[START OF RECORDS]

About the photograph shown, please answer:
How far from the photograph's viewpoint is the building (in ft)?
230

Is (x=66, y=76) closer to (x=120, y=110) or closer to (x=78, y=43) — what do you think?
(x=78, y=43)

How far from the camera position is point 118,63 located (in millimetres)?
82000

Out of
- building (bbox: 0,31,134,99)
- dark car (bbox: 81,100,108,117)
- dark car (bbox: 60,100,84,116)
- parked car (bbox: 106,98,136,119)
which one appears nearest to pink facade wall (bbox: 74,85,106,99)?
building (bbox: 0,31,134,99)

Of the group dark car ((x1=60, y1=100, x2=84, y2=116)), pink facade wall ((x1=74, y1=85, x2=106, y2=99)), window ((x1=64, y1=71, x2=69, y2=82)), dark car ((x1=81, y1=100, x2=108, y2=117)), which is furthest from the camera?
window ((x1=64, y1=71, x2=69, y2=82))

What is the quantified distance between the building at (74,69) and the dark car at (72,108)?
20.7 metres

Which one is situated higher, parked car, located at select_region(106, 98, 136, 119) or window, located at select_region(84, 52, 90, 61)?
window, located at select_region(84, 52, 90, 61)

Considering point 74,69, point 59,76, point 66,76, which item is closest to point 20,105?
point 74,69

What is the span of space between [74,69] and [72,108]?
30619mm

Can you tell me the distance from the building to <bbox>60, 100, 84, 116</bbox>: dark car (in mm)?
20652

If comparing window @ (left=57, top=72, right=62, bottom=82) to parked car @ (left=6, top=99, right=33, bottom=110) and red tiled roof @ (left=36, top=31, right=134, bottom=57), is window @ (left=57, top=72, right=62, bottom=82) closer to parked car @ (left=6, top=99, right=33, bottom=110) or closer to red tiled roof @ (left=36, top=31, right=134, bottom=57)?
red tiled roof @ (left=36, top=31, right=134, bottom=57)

[END OF RECORDS]

## [WHAT IS REQUIRED]
Copy every record above word for word, leaving nothing out and changing nothing.

## [CORRECT RESPONSE]
About the photograph shown, please answer:
How far from the photograph's viewpoint is the building (in ft)?
230

Is (x=66, y=76) closer to (x=120, y=110) or closer to (x=78, y=43) — what do you think?
(x=78, y=43)

How far from the camera position is point 118,63 located (in millimetres)?
82000

Out of
- building (bbox: 0,31,134,99)
- dark car (bbox: 81,100,108,117)
- dark car (bbox: 60,100,84,116)
- parked car (bbox: 106,98,136,119)
which one appears nearest to pink facade wall (bbox: 74,85,106,99)?
building (bbox: 0,31,134,99)

Of the group dark car ((x1=60, y1=100, x2=84, y2=116)), pink facade wall ((x1=74, y1=85, x2=106, y2=99)), window ((x1=64, y1=71, x2=69, y2=82)), dark car ((x1=81, y1=100, x2=108, y2=117)), which is furthest from the camera?
window ((x1=64, y1=71, x2=69, y2=82))

What is the quantified distance between the building at (74,69) and the dark car at (72,108)?
20.7 metres

Which one is situated higher, parked car, located at select_region(106, 98, 136, 119) or window, located at select_region(84, 52, 90, 61)?
window, located at select_region(84, 52, 90, 61)

Considering point 74,69, point 59,76, point 66,76, which item is closest to point 20,105?
point 74,69

What is the span of space between [74,69] and [72,108]?
30619mm

Can you tell me the distance from the building to <bbox>60, 100, 84, 116</bbox>: dark car (in mm)?
20652

If comparing window @ (left=57, top=72, right=62, bottom=82) to parked car @ (left=6, top=99, right=33, bottom=110) and red tiled roof @ (left=36, top=31, right=134, bottom=57), is window @ (left=57, top=72, right=62, bottom=82) closer to parked car @ (left=6, top=99, right=33, bottom=110) or closer to red tiled roof @ (left=36, top=31, right=134, bottom=57)?
red tiled roof @ (left=36, top=31, right=134, bottom=57)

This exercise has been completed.